Christmas Evil / You Better Watch Out / Terror in Toyland (1980)

The holiday horror theme continues, this time through another slasher cult classic, Christmas Evil. Just like Black Christmas, I was prompted to watch this after reading an article about alternative holiday movies. This primarily started off as a morbid curiosity watch, but hold and behold, like Black Christmas, not only did this actually turn out to be entertaining, it’s also pretty damn ingenious little cult movie. It goes to places you would never expect it to go and it manages to repeatedly take you by surprise. And above else, it’s filled with proper old school Christmas spirit.

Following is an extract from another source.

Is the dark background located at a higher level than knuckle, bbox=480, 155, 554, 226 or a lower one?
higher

There’s so much I love about this movie but what I can’t get over the most is the fact how well the script manages to mix the inherent cheesiness of the plot to an otherwise very serious movie. This could so easily fall into the pitfall of having an entirely wonky, schizophrenic tone, but somehow it manages to get it just right. I think it’s because movie is much closer to an interesting psychological drama than a straight up horror, so it avoids from being too formulaic and predictable. It’s quite remarkable how good this ended up being given how little money they had to make this. The entire budget was only somewhere in the ballpark of mere $450,000. My hat really goes off to the makers.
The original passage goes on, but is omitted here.